Problem :: Take the data below and extract the lines from the one with "class: Mammalia" to the one with "common name: domestic cow", inclusive, exactly as written.

Supplied data START

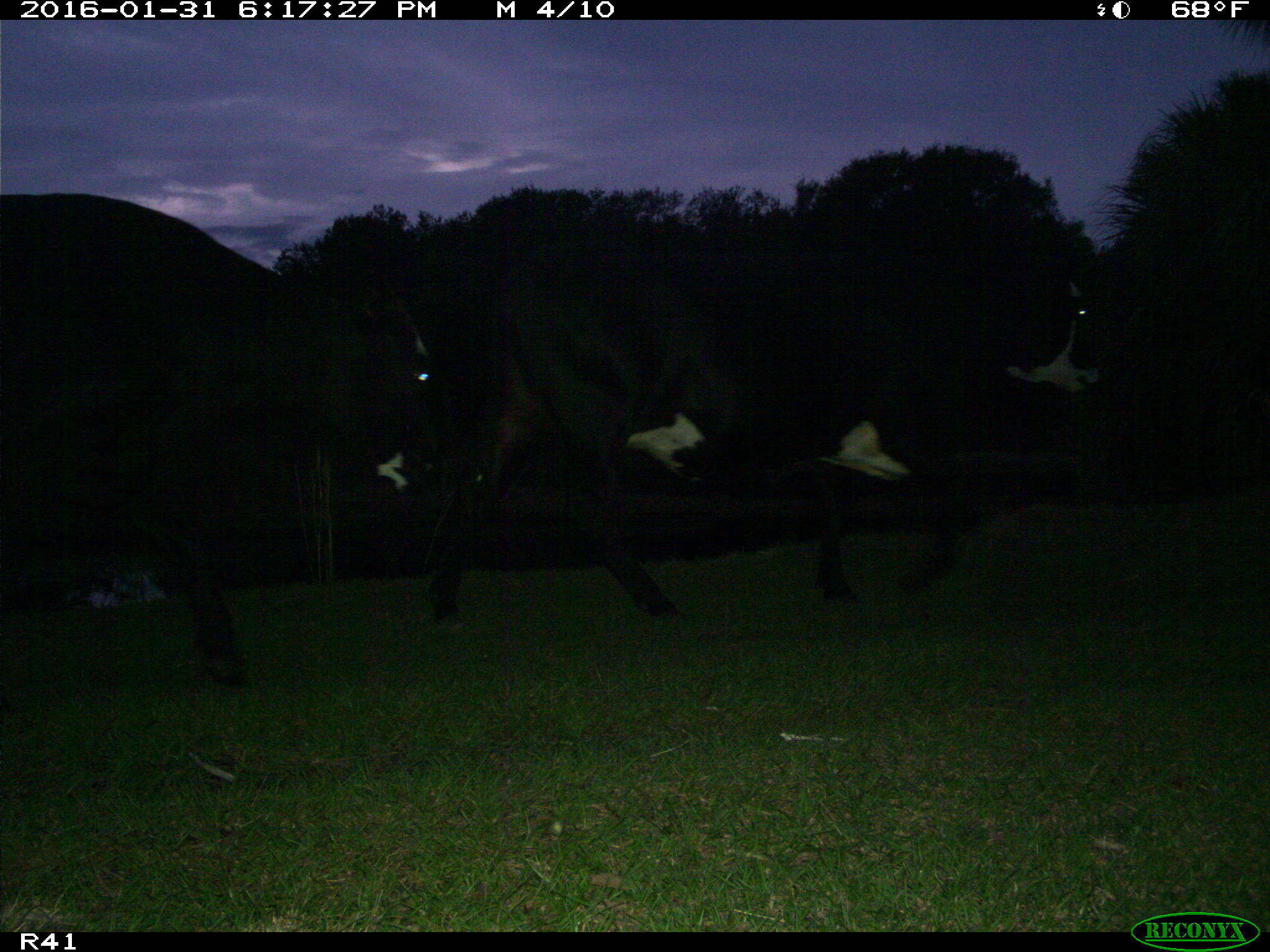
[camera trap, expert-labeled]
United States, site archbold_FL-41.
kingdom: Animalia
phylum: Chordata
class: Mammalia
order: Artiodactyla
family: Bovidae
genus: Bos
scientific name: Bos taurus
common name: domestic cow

Supplied data END
Supplied data START

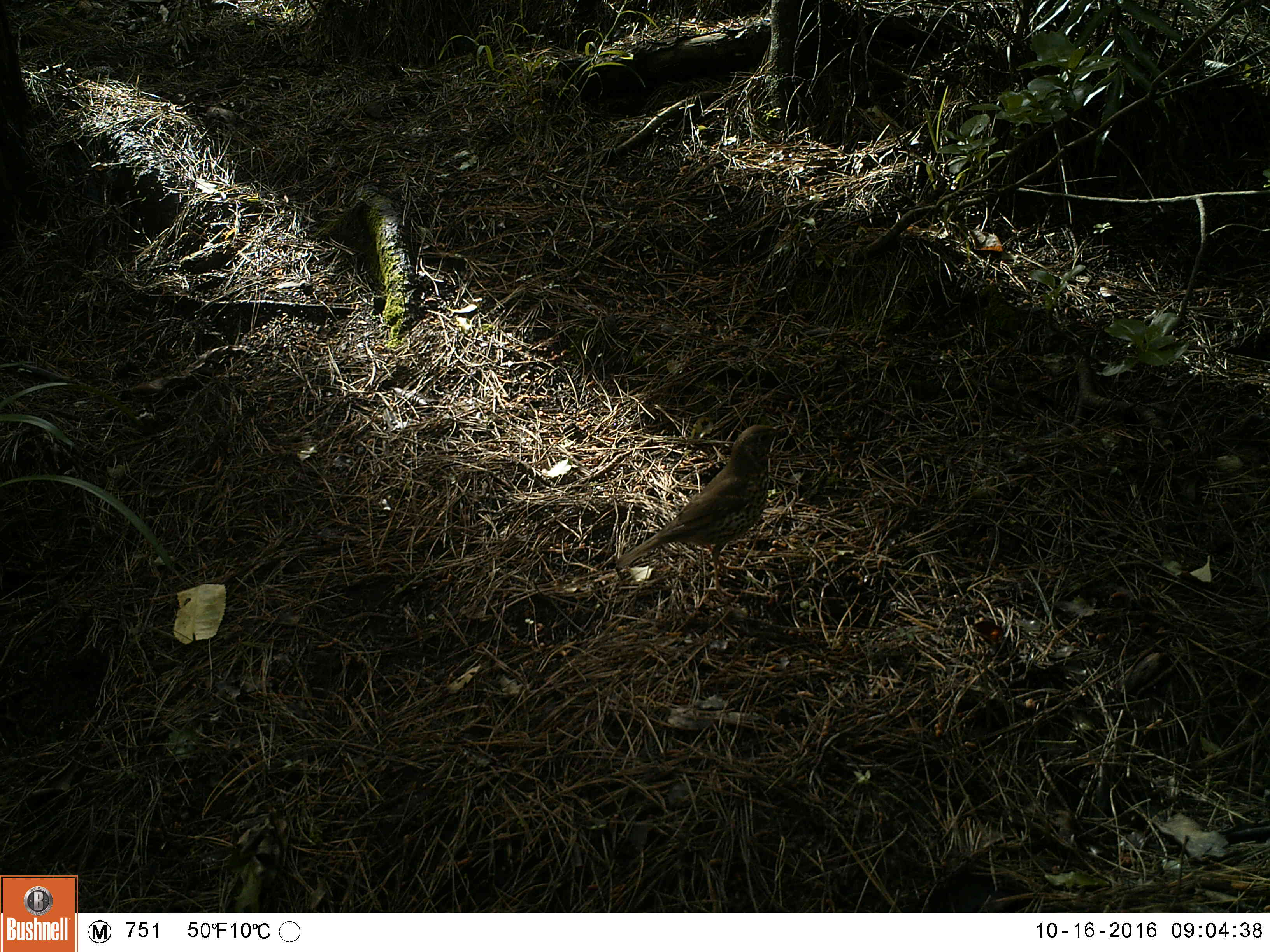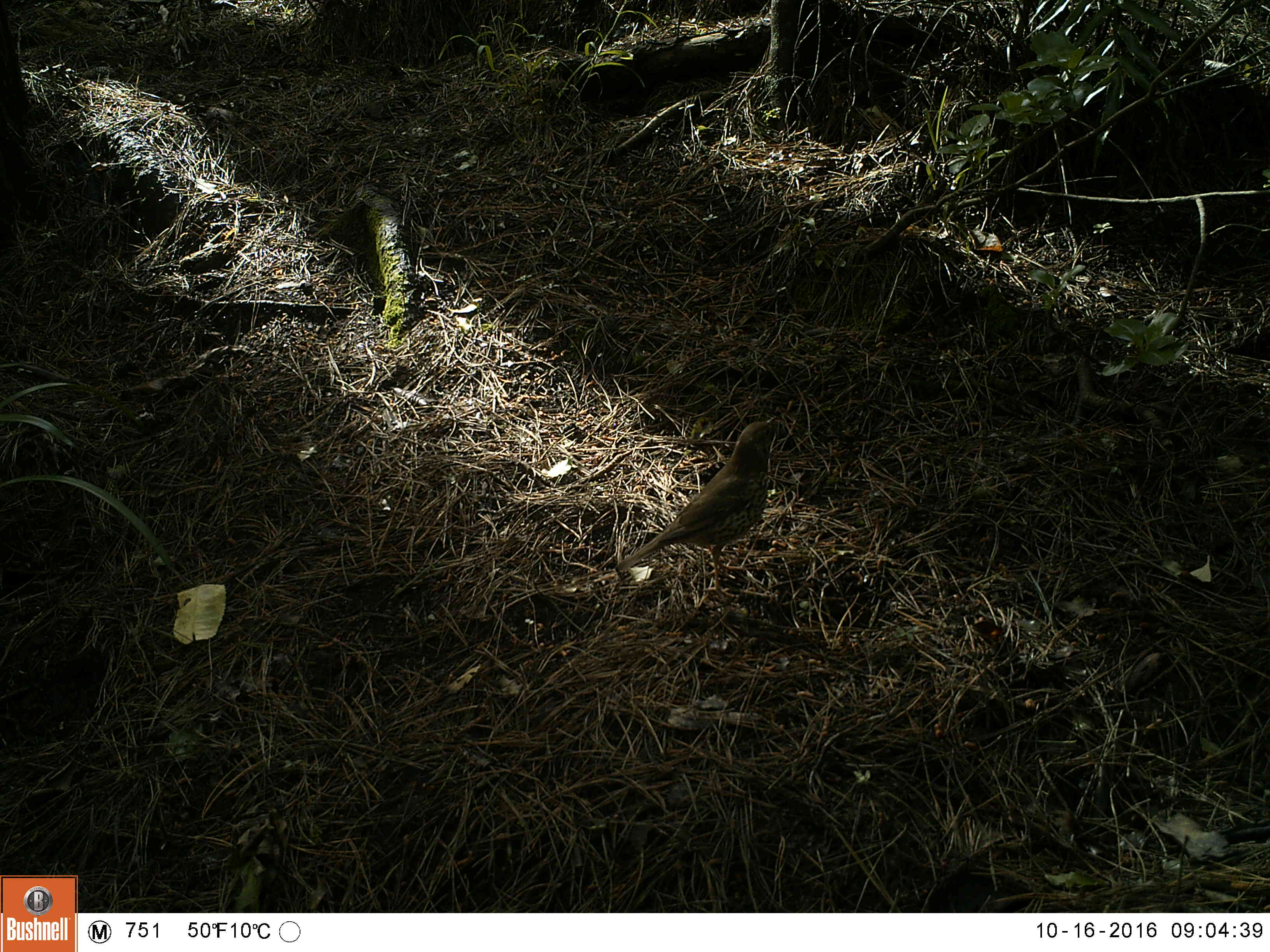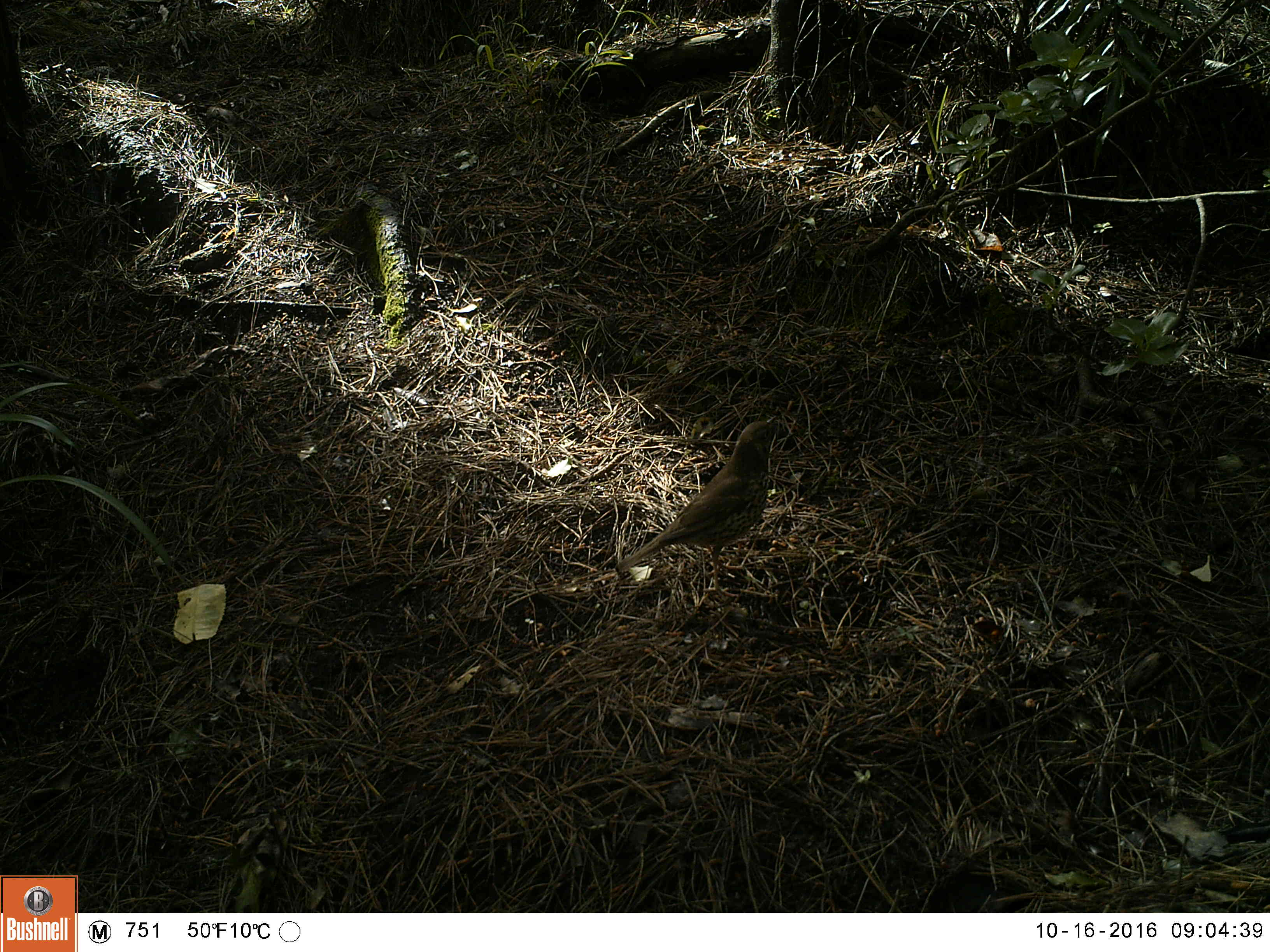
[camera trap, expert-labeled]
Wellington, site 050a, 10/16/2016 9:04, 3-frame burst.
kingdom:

Supplied data END

Solved exercise ::
class: Mammalia
order: Artiodactyla
family: Bovidae
genus: Bos
scientific name: Bos taurus
common name: domestic cow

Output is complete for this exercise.